Flock 3, Acrylic On Panel, 10" x 11.25"

Flock 3, Acrylic On Panel, 10" x 11.25"

MG: ...Finally, the overall effect is perhaps more closely aligned to Marden than Pollock, although I'm confident that Marden's interest and usage of it comes from Pollock. Where Pollock may eschew a hierarchy in the extreme overall pictures, I'm often less inclined to go all the way: I retain some type of hierarchal order. The musical reference is a good one.I have considered this motif in the past and have thought of forms in a picture and their placement as notes on a page of sheet music.

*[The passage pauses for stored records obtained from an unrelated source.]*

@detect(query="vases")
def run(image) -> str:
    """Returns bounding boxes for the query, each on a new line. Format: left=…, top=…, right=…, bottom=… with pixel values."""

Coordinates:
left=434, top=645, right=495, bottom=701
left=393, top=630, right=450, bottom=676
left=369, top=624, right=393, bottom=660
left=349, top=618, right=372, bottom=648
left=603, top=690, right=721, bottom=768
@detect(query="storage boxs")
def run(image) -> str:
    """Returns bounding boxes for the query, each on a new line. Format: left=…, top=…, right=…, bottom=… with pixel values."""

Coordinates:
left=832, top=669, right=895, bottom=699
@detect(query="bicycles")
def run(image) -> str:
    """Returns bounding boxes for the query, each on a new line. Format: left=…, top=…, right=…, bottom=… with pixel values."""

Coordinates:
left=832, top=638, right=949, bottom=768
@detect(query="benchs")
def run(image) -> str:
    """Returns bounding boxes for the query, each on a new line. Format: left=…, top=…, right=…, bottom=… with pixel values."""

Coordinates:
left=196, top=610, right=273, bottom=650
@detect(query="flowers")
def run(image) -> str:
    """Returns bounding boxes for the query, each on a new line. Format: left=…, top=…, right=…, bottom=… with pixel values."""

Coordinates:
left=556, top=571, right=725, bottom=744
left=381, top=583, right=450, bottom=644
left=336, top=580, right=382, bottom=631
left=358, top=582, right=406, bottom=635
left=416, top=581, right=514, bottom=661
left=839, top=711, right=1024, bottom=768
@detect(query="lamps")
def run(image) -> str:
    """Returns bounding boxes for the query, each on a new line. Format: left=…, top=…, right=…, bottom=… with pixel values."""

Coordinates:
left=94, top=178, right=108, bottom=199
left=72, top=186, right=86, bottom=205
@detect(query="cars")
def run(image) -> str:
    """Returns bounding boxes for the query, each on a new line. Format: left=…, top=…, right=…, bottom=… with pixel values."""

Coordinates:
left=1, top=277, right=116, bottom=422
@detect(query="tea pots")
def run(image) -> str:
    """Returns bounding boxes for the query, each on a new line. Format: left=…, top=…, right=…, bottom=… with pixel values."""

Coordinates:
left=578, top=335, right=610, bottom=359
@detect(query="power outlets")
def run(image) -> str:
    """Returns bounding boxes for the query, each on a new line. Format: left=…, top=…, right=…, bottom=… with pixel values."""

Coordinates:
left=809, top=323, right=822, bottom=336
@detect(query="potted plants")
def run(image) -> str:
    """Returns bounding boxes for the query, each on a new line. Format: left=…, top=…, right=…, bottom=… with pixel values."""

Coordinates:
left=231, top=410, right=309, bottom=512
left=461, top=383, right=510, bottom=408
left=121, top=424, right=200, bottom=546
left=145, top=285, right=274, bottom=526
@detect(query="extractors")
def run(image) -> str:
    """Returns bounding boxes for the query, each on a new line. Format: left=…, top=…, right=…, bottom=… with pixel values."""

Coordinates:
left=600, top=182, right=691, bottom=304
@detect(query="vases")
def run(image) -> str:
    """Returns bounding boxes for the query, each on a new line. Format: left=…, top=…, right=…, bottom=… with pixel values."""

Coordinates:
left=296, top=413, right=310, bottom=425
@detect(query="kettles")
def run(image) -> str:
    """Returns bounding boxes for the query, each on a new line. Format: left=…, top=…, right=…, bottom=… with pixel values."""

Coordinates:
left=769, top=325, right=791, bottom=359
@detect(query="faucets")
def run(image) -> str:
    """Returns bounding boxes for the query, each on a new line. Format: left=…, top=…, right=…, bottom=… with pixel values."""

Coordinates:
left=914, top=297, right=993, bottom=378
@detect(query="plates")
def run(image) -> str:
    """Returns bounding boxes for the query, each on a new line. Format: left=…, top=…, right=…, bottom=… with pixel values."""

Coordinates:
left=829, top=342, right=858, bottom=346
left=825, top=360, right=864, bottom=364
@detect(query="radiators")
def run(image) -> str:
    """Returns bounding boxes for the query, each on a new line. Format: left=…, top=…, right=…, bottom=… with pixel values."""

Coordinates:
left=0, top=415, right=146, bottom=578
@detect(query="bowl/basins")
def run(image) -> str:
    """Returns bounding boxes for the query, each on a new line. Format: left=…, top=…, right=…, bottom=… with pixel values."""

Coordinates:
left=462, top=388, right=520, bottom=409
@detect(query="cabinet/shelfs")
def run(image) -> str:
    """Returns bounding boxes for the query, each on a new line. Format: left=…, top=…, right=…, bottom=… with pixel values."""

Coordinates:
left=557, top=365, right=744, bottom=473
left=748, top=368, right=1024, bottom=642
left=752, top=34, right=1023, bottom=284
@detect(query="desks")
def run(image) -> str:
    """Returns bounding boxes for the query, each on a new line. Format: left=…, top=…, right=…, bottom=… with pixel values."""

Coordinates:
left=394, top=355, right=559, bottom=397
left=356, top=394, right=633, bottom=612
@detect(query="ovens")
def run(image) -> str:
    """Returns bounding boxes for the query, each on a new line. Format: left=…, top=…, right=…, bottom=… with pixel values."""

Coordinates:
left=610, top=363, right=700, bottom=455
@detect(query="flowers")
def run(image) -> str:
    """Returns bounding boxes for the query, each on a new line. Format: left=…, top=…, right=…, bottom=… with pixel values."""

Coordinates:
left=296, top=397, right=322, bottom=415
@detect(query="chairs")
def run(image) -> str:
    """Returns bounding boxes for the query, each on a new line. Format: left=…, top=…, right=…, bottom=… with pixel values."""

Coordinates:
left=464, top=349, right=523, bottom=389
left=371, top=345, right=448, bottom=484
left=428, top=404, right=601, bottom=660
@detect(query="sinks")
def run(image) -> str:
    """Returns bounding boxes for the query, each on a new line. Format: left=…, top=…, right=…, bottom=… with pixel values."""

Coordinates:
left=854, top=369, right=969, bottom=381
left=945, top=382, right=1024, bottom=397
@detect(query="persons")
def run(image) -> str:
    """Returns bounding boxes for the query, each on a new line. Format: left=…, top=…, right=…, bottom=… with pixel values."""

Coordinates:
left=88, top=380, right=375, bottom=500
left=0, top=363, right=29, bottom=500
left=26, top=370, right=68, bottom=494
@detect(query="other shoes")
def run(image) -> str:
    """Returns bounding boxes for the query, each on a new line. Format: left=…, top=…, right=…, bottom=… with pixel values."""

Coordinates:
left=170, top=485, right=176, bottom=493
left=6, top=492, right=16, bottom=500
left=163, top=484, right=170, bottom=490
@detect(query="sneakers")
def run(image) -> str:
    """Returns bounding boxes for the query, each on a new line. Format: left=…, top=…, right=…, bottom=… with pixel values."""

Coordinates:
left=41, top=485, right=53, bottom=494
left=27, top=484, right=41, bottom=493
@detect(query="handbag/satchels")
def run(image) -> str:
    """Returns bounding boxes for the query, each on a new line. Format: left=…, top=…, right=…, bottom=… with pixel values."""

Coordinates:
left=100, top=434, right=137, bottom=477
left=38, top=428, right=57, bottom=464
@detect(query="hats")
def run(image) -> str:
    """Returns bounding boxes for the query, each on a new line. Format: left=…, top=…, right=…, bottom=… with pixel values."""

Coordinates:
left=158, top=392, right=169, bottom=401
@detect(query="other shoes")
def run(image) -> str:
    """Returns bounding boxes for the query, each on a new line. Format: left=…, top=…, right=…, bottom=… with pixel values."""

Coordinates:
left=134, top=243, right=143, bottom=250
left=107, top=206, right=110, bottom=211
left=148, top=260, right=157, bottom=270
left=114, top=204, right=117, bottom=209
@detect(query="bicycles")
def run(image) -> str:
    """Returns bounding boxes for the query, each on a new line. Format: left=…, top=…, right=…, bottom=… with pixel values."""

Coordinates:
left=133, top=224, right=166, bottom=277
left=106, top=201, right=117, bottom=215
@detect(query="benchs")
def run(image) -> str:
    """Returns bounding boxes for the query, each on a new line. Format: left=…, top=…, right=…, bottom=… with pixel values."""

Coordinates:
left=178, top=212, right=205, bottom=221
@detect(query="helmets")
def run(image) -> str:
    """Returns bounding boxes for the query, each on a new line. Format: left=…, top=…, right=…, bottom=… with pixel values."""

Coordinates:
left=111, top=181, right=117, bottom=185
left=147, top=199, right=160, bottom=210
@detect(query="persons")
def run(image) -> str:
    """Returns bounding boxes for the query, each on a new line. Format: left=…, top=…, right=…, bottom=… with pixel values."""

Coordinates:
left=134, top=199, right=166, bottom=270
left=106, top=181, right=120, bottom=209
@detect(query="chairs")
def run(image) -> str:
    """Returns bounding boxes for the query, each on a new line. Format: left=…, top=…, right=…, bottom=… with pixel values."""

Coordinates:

I was in Galway yesterday and picked up Edwin Frank’s Stranger than Fiction: Lives of the Twentieth Century Novel that attempts to summarize some of the greatest novels of the 20th century––an art about art thing. The introduction has a spot-on quote that reinforces, for me, the necessity of the art from art belief:

"This is how any work of art demands that we look at it: form is always another form of content."

––Elizabeth Johnson
(elizabethjohnsonart.com)

edited by Matthew Crain
(@sarcastapics)

Flock 5 (Ariel), Oil On Linen On Panel, 40" x 62"

Flock 5 (Ariel), Oil On Linen On Panel, 40" x 62"

Michael Gallagher's Studio

Michael Gallagher's Studio

Michael Gallagher is a painter whose work moves freely between abstraction and representation.

His works are in a number of public and corporate collections including Aronson and Partners, Philadelphia, PA, Delotte and Touche, New York, NY, PepsiCo, New York, NY, MasterCard, New York, NY, the Wilmington Trust, Time Warner, Legg Mason, The Franklin Mint, the Pennsylvania Academy of Fine Arts, and the Woodmere Museum of Art.

He studied at the Pennsylvania Academy of Fine Arts where he is currently a Professor and a six-time recipient of the Excellence in Teaching Award.